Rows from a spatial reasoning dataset

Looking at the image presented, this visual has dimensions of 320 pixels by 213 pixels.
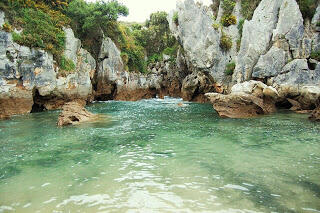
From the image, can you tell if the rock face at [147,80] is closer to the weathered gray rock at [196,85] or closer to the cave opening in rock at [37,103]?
the weathered gray rock at [196,85]

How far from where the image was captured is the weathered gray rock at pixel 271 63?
2222cm

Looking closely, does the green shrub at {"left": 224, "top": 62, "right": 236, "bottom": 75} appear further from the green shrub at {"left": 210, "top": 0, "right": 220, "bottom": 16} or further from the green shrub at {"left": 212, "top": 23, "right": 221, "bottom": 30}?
the green shrub at {"left": 210, "top": 0, "right": 220, "bottom": 16}

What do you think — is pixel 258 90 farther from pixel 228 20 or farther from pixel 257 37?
pixel 228 20

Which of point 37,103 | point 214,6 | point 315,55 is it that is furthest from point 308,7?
point 37,103

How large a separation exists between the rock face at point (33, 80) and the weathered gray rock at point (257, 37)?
17.9m

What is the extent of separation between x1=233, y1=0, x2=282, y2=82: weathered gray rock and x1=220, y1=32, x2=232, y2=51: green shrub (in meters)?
3.43

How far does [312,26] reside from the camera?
22.4 meters

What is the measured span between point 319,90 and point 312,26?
8.35 metres

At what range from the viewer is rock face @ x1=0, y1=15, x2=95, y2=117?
19062 mm

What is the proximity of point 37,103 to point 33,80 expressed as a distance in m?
3.33

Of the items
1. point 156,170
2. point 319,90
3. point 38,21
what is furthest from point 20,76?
point 319,90

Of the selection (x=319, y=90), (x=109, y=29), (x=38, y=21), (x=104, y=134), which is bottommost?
(x=104, y=134)

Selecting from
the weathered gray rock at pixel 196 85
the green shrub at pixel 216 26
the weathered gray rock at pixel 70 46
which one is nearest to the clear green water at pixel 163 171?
the weathered gray rock at pixel 70 46

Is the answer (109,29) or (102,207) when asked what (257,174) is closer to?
(102,207)
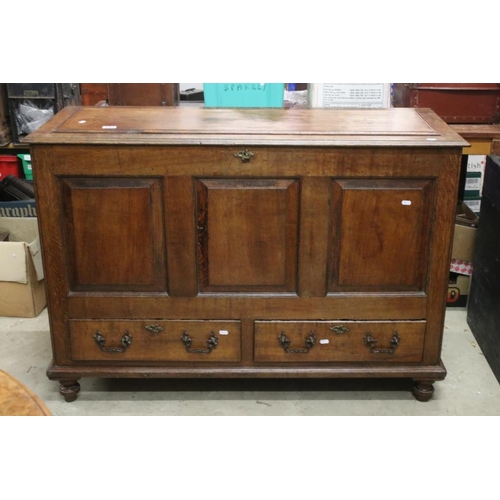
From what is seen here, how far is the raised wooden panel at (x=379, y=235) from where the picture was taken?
2.50m

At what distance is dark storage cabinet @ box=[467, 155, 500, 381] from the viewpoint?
305 cm

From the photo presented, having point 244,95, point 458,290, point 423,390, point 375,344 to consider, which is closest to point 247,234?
point 375,344

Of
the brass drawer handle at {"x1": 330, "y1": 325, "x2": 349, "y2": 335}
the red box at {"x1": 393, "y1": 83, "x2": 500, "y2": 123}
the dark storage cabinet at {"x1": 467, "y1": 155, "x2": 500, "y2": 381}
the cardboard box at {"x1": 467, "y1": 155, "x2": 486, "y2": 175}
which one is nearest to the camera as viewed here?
the brass drawer handle at {"x1": 330, "y1": 325, "x2": 349, "y2": 335}

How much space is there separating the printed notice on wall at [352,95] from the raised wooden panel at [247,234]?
95cm

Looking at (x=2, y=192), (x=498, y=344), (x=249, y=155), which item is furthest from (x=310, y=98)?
(x=2, y=192)

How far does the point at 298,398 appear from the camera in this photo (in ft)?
9.43

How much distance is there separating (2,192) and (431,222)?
2.25 meters

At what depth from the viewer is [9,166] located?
411 cm

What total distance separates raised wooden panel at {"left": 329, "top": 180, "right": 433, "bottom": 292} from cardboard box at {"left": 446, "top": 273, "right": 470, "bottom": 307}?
0.90 m

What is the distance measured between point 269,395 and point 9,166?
2149 millimetres

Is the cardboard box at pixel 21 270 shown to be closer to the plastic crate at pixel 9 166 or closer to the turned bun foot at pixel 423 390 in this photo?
the plastic crate at pixel 9 166

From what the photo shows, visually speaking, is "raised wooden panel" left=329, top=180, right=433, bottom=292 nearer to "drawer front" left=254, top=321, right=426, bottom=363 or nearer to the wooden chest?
the wooden chest

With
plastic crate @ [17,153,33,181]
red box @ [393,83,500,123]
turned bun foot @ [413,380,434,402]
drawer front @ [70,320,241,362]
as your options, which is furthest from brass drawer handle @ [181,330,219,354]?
plastic crate @ [17,153,33,181]

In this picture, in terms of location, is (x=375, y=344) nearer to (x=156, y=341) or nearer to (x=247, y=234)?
(x=247, y=234)
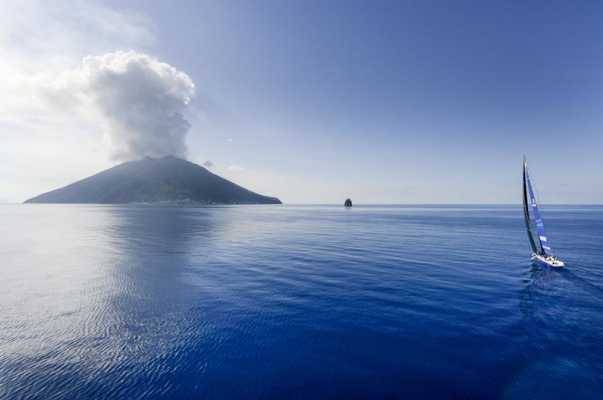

GIVEN TASK: Rewrite all of the entries above, replacing every "rock face" with "cliff face" and leaving everything else unchanged. Leave the pictures out.

RESULT BELOW:
Looking at the image presented, this visual has dimensions of 320 pixels by 213 pixels.
From the image, can you tell if the cliff face at [147,80] is closer to the weathered gray rock at [196,85] or closer to the cave opening in rock at [37,103]?
the weathered gray rock at [196,85]

How far from where the image was captured is the weathered gray rock at pixel 271 63?
2222cm

Looking closely, does the green shrub at {"left": 224, "top": 62, "right": 236, "bottom": 75} appear further from the green shrub at {"left": 210, "top": 0, "right": 220, "bottom": 16} or further from the green shrub at {"left": 212, "top": 23, "right": 221, "bottom": 30}?
the green shrub at {"left": 210, "top": 0, "right": 220, "bottom": 16}

What do you think — is pixel 258 90 farther from pixel 228 20 or farther from pixel 257 37?
pixel 228 20

Which of point 37,103 | point 214,6 | point 315,55 is it that is furthest from point 308,7?
point 37,103

How large a separation exists between the cliff face at point (33, 80) and the weathered gray rock at point (257, 37)?
17.9m

What is the extent of separation between x1=233, y1=0, x2=282, y2=82: weathered gray rock and x1=220, y1=32, x2=232, y2=51: green shrub (in meters)?
3.43

How far does [312,26] reside from the camera?
22.4 meters

What is the measured span between point 319,90 and point 312,26?
8.35 metres

At what range from the viewer is cliff face @ x1=0, y1=15, x2=95, y2=117?
19062 mm

What is the proximity of point 37,103 to point 33,80 expressed as a distance in m?
3.33

Of the items
1. point 156,170
2. point 319,90
3. point 38,21
what is furthest from point 20,76?
point 319,90

Of the selection (x=319, y=90), (x=109, y=29), (x=38, y=21), (x=104, y=134), which is bottommost?
(x=104, y=134)

Selecting from
the weathered gray rock at pixel 196 85
the green shrub at pixel 216 26
the weathered gray rock at pixel 70 46
which one is nearest to the clear green water at pixel 163 171?
the weathered gray rock at pixel 70 46

Is the answer (109,29) or (102,207) when asked what (257,174) is closer to?
(102,207)
From what is seen here, how far is the raised wooden panel at (x=379, y=235) from where the picture was taken?
2.50m

At what distance is dark storage cabinet @ box=[467, 155, 500, 381] from the viewpoint?
305 cm

From the photo presented, having point 244,95, point 458,290, point 423,390, point 375,344 to consider, which is closest to point 247,234?
point 375,344

Of
the brass drawer handle at {"x1": 330, "y1": 325, "x2": 349, "y2": 335}
the red box at {"x1": 393, "y1": 83, "x2": 500, "y2": 123}
the dark storage cabinet at {"x1": 467, "y1": 155, "x2": 500, "y2": 381}
the cardboard box at {"x1": 467, "y1": 155, "x2": 486, "y2": 175}
which one is nearest to the camera as viewed here?
the brass drawer handle at {"x1": 330, "y1": 325, "x2": 349, "y2": 335}

How much space is there separating the printed notice on wall at [352,95] from the raised wooden panel at [247,234]?
95cm

Looking at (x=2, y=192), (x=498, y=344), (x=249, y=155), which item is furthest from (x=310, y=98)?
(x=2, y=192)

How far does the point at 298,398 appear from the camera in this photo (in ft)?
9.43

How much distance is there separating (2,192) and (431,222)?
2.25 meters

At what depth from the viewer is [9,166] located?
411 cm

What total distance separates raised wooden panel at {"left": 329, "top": 180, "right": 433, "bottom": 292} from cardboard box at {"left": 446, "top": 273, "right": 470, "bottom": 307}?
0.90 m

What is the distance measured between point 269,395 and point 9,166?
2149 millimetres

Is the cardboard box at pixel 21 270 shown to be closer to the plastic crate at pixel 9 166 or closer to the turned bun foot at pixel 423 390 in this photo?
the plastic crate at pixel 9 166

From what the photo shows, visually speaking, is "raised wooden panel" left=329, top=180, right=433, bottom=292 nearer to "drawer front" left=254, top=321, right=426, bottom=363 or nearer to the wooden chest?
the wooden chest

With
plastic crate @ [17,153,33,181]
red box @ [393,83,500,123]
turned bun foot @ [413,380,434,402]
drawer front @ [70,320,241,362]
as your options, which is furthest from brass drawer handle @ [181,330,219,354]?
plastic crate @ [17,153,33,181]

In this picture, in terms of location, is (x=375, y=344) nearer to (x=156, y=341) or nearer to (x=247, y=234)?
(x=247, y=234)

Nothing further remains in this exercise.